SEMINARS IN THE DEPARTMENT OF MUSIC RESEARCH (COMPLEMENTARY SEMINARS FOR PERFORMANCE STUDENTS): WINTER 2013
MUCO 636 (001) Seminar in Composition 6 – CRN 12057
Professor Chris Paul Harman
Ligeti and his Disciples
The music of Gyorgy Ligeti has influenced (and continues to influence), directly and indirectly, many composers of the late 20th- and early 21st centuries. In a pedagogical capacity, Ligeti worked with notable students from around the globe: Hans Abrahamssen (Denmark); Denys Bouliane (Canada); Unsuk Chin (South Korea), Roberto Sierra (Puerto Rico) and Manfred Stahnke (Germany). The present seminar aims to identify key aesthetic and stylistic markers in Ligeti's work, and to trace the extent of their influence in the work of several of his students. Cultural influences from each composer's country of origin will also be examined for their impact upon individuality of style. Evaluation will be based on contributions to class discussion, class presentations and a final paper.
MUGT 611 (001) Seminar - Music Education 2 – CRN 10845
(May not be taken by students who took MUGT 611 in Winter 2012)
Professor Isabelle Cossette
Understanding the Performing Body
This course is designed for performance, pedagogy and music education students interested in understanding how to use their body in an optimal, healthy and efficient way.
Class sessions are intended to provide an opportunity for students to explore knowledge that will seed the inquiry on issues related to the use of body during music playing. Students will develop their critical thinking on topics such as the health of musicians, musculoskeletal injuries, breathing strategies, and nutrition. Discussions based on readings, presentations and lab visits, will allow students to apply theoretical knowledge to their performance or teaching skills.
Evaluation will be based on class preparation/participation, presentations and a final project that will require the integration of a research process.

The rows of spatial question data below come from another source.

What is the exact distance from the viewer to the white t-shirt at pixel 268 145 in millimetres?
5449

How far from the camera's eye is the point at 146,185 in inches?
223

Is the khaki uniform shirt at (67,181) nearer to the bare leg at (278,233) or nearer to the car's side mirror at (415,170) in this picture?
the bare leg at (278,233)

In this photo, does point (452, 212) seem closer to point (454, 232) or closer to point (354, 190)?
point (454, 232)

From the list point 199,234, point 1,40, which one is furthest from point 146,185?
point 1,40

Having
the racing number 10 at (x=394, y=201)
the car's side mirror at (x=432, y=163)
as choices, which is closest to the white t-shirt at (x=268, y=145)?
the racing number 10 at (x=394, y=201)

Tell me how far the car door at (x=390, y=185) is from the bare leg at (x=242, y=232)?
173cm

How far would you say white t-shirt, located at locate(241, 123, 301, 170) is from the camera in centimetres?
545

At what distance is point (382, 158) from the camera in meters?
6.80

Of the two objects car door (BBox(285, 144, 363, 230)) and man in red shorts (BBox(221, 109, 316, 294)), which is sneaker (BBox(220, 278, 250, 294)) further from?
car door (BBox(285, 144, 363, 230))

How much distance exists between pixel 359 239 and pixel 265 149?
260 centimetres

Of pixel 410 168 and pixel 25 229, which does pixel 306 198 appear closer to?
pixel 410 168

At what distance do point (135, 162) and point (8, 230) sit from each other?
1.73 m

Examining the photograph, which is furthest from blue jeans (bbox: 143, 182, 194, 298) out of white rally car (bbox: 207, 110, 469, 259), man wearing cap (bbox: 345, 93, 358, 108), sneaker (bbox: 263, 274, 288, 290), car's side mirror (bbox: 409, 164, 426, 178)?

Topics will be based on students’ interests and could include health of musicians, musculoskeletal injuries, nutrition, brain functions, etc.

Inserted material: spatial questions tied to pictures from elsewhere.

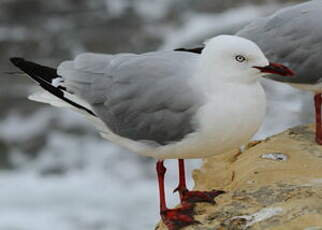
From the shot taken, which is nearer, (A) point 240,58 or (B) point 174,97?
(A) point 240,58

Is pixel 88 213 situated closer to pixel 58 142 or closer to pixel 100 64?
pixel 58 142

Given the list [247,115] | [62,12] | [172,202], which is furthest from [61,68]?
[62,12]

MUGT 613 (001) Seminar – Music Education – CRN 6359
Professor Isabelle Cossette
This seminar is designed for performance, pedagogy and music education students who wish to explore multiple facets of studio teaching in order to develop their own pedagogical approach and get prepared to teach at a high level.
Basic foundations of pedagogy and exploration of multidisciplinary research as they relate to studio teaching will be addressed through literature reviews of existing methods and material, interviews or attendance of classes given by other professors and by conducting teaching practices.
Class sessions are intended to develop a broad, interdisciplinary knowledge with practical applications in studio teaching. Educational issues and scientific research on performance will be explored through various formats including lecture, oral presentations, surveys of research, invited speakers, teaching practices, interviews and lab visits.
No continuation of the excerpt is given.